Além do mercado musical, o cantor afirma que a situação política do Brasil também o aflige. “Esse ano a gente tem essa preocupação de estar existindo uma polarização ideológica muito forte, e que o país tem que caminhar pelo centro. A gente tem uma expectativa aí financeira, de nível de esperar do Brasil, que a gente sempre acha que vai pra frente, mas tá sempre dando um passo atrás, então é a preocupação de que o país possa sair desse momento difícil ideologicamente, economicamente.”

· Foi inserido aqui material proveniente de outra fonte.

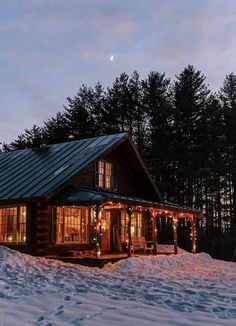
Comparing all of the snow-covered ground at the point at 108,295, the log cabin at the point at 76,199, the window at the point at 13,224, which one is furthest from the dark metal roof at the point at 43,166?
the snow-covered ground at the point at 108,295

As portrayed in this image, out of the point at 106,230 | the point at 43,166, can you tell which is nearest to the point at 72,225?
the point at 43,166

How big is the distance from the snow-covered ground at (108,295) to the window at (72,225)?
12.0 feet

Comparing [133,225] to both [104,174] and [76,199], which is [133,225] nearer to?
[104,174]

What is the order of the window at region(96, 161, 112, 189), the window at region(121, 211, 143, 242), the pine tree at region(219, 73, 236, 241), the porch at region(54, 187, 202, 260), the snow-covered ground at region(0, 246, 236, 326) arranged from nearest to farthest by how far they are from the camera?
the snow-covered ground at region(0, 246, 236, 326), the porch at region(54, 187, 202, 260), the window at region(96, 161, 112, 189), the window at region(121, 211, 143, 242), the pine tree at region(219, 73, 236, 241)

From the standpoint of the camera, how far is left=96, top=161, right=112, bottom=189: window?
877 inches

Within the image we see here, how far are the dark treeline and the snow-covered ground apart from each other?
2261cm

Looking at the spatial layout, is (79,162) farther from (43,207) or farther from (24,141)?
(24,141)

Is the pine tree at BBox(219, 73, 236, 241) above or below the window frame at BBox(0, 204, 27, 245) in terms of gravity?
above

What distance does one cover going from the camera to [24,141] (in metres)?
46.0

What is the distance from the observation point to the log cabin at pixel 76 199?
1800 cm

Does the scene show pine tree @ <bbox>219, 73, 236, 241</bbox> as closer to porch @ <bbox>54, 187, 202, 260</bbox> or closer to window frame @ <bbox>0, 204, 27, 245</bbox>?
porch @ <bbox>54, 187, 202, 260</bbox>

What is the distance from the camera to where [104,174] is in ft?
74.6

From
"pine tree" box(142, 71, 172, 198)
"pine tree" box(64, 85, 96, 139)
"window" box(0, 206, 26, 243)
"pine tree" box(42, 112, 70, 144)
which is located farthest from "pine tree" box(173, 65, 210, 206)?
"window" box(0, 206, 26, 243)

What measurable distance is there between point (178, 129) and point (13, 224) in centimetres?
2306
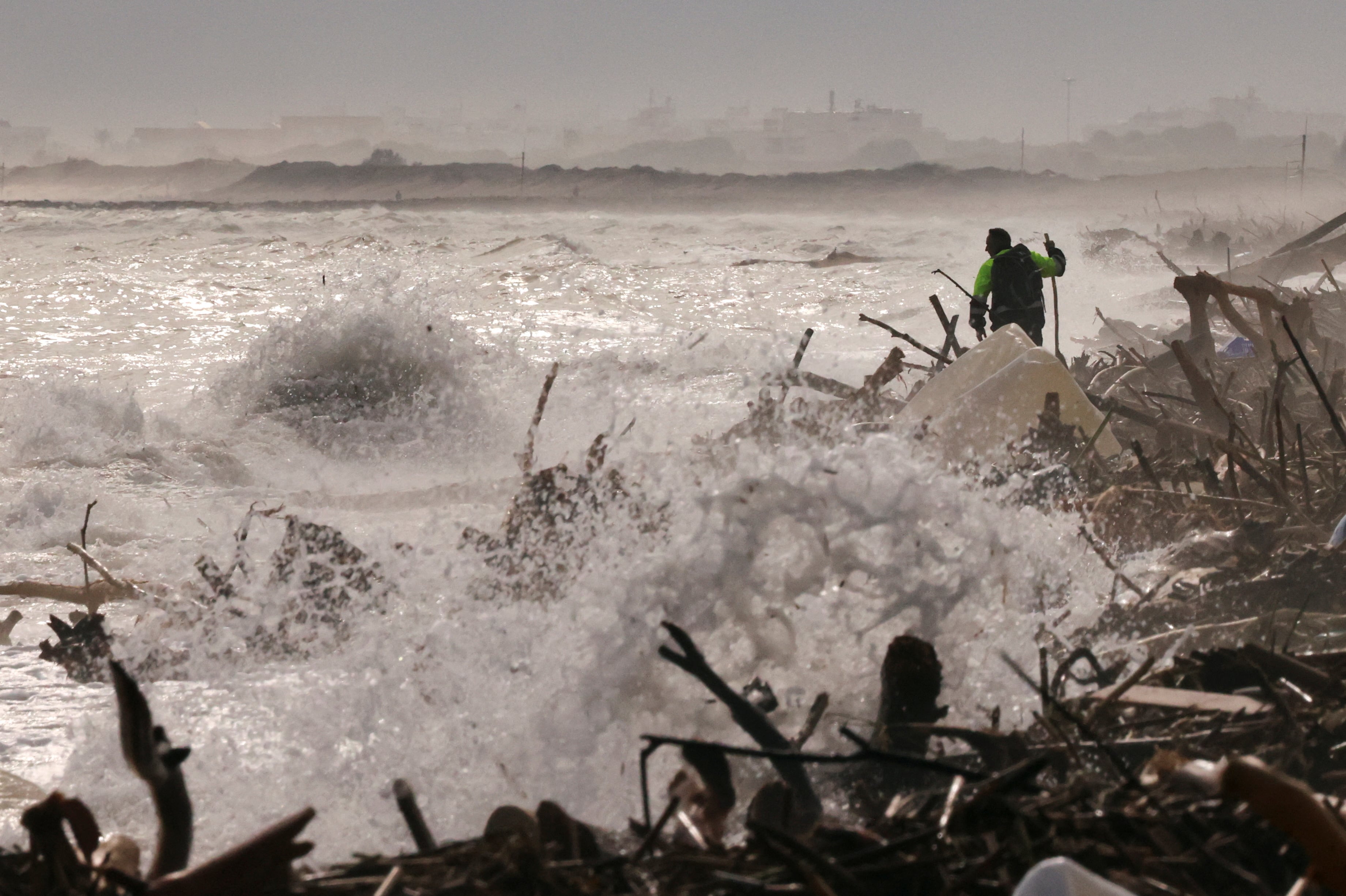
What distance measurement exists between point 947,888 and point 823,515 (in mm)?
1234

“Eu posso estar bem, mas você tá ali ao lado de alguém que está sofrendo, as pessoas estão desempregadas, tudo isso afeta a gente”, completa.
Família
O que ajuda a elevar o astral do cearense é a convivência com os familiares. A presença do filho Bruno e dos netos Clara e Arthur em seu cotidiano o faz acreditar que este “é o momento mais incrível que poderia estar vivendo”. “O ‘Tuti’ tá aprendendo bateria, a Clarinha com certeza será uma modelo. Tão lindos, me dão muita alegria, emoção, apesar da correria da vida e de a gente se ver pouco, porque eles também são muito ocupados, mas o Bruno tá muito no meu dia a dia”, afirma.

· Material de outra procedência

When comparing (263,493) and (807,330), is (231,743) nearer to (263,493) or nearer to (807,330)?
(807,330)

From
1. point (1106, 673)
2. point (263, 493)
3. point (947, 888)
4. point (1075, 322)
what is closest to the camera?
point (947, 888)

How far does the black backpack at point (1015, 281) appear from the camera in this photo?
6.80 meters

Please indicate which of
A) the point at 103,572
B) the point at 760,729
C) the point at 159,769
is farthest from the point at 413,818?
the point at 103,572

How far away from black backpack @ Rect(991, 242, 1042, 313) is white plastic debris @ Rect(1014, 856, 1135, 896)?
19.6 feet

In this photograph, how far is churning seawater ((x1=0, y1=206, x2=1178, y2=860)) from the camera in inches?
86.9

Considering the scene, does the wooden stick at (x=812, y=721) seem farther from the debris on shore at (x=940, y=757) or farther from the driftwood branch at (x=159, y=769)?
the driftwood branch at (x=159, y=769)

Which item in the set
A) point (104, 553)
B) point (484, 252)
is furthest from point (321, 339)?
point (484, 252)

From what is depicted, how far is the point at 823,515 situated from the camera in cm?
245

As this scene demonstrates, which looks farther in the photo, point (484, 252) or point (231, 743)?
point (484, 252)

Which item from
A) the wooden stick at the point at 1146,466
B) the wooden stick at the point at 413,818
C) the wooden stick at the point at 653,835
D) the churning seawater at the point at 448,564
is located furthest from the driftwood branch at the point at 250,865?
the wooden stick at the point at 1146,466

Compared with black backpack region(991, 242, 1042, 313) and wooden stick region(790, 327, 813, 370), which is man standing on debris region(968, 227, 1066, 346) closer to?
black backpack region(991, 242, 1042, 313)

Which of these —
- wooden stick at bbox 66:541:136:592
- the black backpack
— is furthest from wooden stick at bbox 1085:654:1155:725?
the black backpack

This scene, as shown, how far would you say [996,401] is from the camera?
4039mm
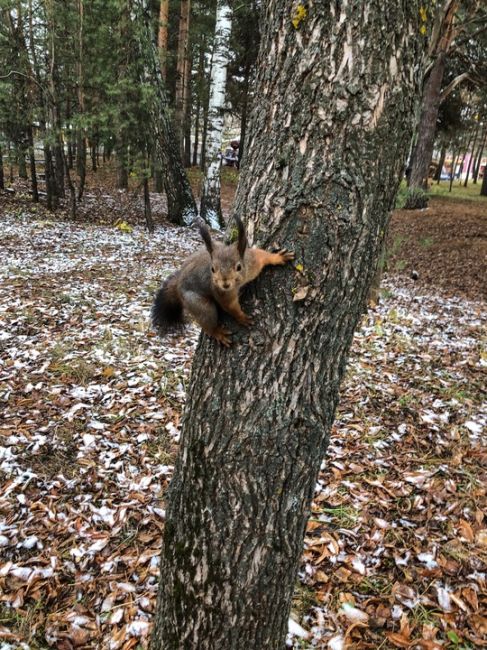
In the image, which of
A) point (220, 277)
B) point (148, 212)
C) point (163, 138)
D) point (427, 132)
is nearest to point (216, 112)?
point (163, 138)

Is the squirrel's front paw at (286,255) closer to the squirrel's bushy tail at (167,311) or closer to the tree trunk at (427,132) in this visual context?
the squirrel's bushy tail at (167,311)

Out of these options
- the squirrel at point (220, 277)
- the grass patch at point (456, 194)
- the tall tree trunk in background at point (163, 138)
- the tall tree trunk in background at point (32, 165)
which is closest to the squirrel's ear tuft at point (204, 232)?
the squirrel at point (220, 277)

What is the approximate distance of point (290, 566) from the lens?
2016 mm

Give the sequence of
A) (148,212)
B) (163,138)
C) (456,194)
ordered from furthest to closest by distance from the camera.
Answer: (456,194), (163,138), (148,212)

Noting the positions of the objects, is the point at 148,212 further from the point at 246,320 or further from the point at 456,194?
the point at 456,194

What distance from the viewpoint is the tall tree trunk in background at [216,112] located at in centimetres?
1159

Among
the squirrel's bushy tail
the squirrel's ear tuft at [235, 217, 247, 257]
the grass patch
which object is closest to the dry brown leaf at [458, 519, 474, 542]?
the squirrel's bushy tail

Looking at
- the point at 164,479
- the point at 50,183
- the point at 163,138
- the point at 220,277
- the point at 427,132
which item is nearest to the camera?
the point at 220,277

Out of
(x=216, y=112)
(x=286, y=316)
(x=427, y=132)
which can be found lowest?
(x=286, y=316)

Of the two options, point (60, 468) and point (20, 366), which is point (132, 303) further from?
point (60, 468)

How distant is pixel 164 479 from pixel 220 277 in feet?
8.51

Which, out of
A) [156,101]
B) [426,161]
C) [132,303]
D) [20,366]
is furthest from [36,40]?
[426,161]

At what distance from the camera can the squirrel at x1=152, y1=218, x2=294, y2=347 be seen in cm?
172

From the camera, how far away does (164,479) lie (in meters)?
3.94
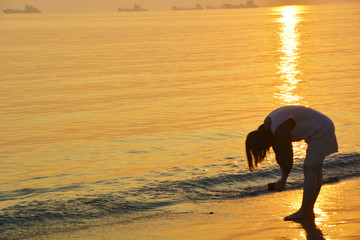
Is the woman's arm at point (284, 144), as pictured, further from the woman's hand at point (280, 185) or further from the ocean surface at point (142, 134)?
the ocean surface at point (142, 134)

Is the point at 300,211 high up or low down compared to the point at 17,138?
up

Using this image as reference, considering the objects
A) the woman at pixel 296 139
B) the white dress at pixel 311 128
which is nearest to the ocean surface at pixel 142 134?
the woman at pixel 296 139

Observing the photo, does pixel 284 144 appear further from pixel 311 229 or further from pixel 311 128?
pixel 311 229

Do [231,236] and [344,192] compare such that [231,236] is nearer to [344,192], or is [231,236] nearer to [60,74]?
[344,192]

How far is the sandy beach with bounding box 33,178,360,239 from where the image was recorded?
609cm

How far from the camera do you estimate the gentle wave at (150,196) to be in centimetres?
757

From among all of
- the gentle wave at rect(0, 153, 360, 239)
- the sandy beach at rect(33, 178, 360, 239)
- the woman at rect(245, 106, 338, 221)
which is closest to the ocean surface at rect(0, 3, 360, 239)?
→ the gentle wave at rect(0, 153, 360, 239)

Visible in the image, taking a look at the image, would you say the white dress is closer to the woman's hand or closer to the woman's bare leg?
the woman's bare leg

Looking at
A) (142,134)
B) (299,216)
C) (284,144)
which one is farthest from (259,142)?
(142,134)

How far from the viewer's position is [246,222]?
260 inches

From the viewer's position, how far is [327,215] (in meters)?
6.64

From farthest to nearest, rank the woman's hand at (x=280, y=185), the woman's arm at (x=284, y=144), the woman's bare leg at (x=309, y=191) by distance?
the woman's bare leg at (x=309, y=191) < the woman's hand at (x=280, y=185) < the woman's arm at (x=284, y=144)

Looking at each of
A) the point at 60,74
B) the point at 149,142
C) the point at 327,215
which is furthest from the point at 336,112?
the point at 60,74

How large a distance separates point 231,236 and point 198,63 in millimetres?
25628
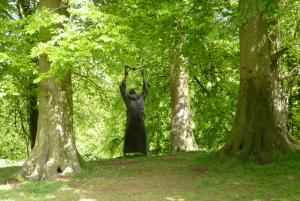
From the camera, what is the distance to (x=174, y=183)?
33.9 feet

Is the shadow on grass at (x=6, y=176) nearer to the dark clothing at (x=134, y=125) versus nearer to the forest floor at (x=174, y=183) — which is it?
the forest floor at (x=174, y=183)

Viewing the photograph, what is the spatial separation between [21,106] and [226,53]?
9.87m

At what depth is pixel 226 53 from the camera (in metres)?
20.0

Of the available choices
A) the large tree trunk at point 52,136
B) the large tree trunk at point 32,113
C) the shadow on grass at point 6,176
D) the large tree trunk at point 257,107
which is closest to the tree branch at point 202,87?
the large tree trunk at point 32,113

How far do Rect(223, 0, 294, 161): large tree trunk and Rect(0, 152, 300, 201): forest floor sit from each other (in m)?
0.52

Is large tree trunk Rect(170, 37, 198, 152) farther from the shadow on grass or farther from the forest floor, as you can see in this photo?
the shadow on grass

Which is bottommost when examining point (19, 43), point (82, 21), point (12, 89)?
point (12, 89)

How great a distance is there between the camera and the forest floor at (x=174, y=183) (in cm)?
907

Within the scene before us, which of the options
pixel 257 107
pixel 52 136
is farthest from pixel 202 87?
pixel 52 136

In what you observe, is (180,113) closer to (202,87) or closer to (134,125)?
(134,125)

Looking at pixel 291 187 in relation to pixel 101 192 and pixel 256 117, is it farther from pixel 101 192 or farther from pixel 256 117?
pixel 101 192

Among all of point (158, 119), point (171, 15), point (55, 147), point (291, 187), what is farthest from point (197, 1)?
point (158, 119)

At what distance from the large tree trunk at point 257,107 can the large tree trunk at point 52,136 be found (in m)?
4.56

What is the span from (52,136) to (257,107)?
5804 millimetres
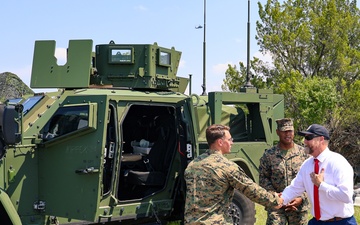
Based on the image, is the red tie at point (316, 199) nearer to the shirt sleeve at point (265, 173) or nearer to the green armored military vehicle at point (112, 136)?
the shirt sleeve at point (265, 173)

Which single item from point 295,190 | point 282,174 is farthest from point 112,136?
point 295,190

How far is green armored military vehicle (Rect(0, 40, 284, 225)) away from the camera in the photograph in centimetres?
591

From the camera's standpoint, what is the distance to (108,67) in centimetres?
773

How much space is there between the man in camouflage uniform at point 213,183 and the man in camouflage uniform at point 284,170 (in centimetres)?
130

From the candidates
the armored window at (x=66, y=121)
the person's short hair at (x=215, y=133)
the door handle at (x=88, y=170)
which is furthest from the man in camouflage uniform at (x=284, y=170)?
the armored window at (x=66, y=121)

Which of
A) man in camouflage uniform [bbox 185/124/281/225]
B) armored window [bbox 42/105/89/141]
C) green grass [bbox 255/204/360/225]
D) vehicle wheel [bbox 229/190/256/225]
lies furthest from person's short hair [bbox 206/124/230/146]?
green grass [bbox 255/204/360/225]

A história do filho foi revelada tardiamente, apenas em 2006, e consta no capítulo introdutório da biografia do cantor, lançada em abril pela jornalista Regina Echeverria. Após a morte dos pais de Fagner, o libanês Youssef Fares Haddad Lubous e a cearense Francisca Candido, e também dos irmãos Fares, Eliete e Elizete, a rotina entre o Rio de Janeiro, cidade dos herdeiros, e Fortaleza, onde vive a irmã Marta Lopes, é um conforto.
A saudade é sentimento que ele desconhece. “Eu tenho uma memória muito boa. Eu vejo cada coisa como se fosse ontem, lembro de detalhes, não sinto saudade de nada. Eu vivencio tudo e, para mim, eu continuo vivenciando tudo. Eu quero tocar a vida, tocar naquilo que as pessoas ainda esperam da gente”, destaca.
Talvez por isso o cantor não consiga hoje retornar à cidade de Orós, onde passou a maior parte de suas férias tomando banho de açude, com tanta facilidade. Já faz três anos desde a última visita. “Aquelas águas muito baixas dão uma tristeza danada. Eu espero que tenha um bom inverno e que eu possa voltar pra tocar as coisas que a gente vem fazendo”, observa.
Projeto social
Em Orós está a sede da Fundação Social Raimundo Fagner, que atende atualmente no Ceará um total de 400 crianças e jovens, na faixa etária de 7 e 17 anos, regularmente matriculados em escolas públicas.
O projeto trabalha na perspectiva da arte-educação, possibilitando aulas de música, literatura, informática, esportes, entre outras atividades. Em Fortaleza, a fundação funciona no Parque Itamaraty, periferia da Capital, e abriga também uma exposição permanente sobre a vida e a obra do cantor.
São estes garotos e garotas que subirão em dois diferentes palcos neste domingo para homenageá-lo. Em Orós, um concerto gratuito às 19h, na Praça Matriz, apresentará as principais canções do cearense; já em Fortaleza, o espetáculo musical é no Cineteatro São Luiz, às 18h. Neste, Fagner fará uma participação especial. “Vamos comemorar essa data juntos”, finaliza.
Serviço
“Fagner – O musical”. Dia 13 de outubro de 2019, às 18h, no Cineteatro São Luiz (Rua Major Facundo, 500 – Fortaleza). Ingressos esgotados. Na data do espetáculo, um telão de led transmitirá simultaneamente o evento. Em Orós, apresentação dos garotos da Fundação às 19h, na principal Praça Matriz da cidade. Gratuito.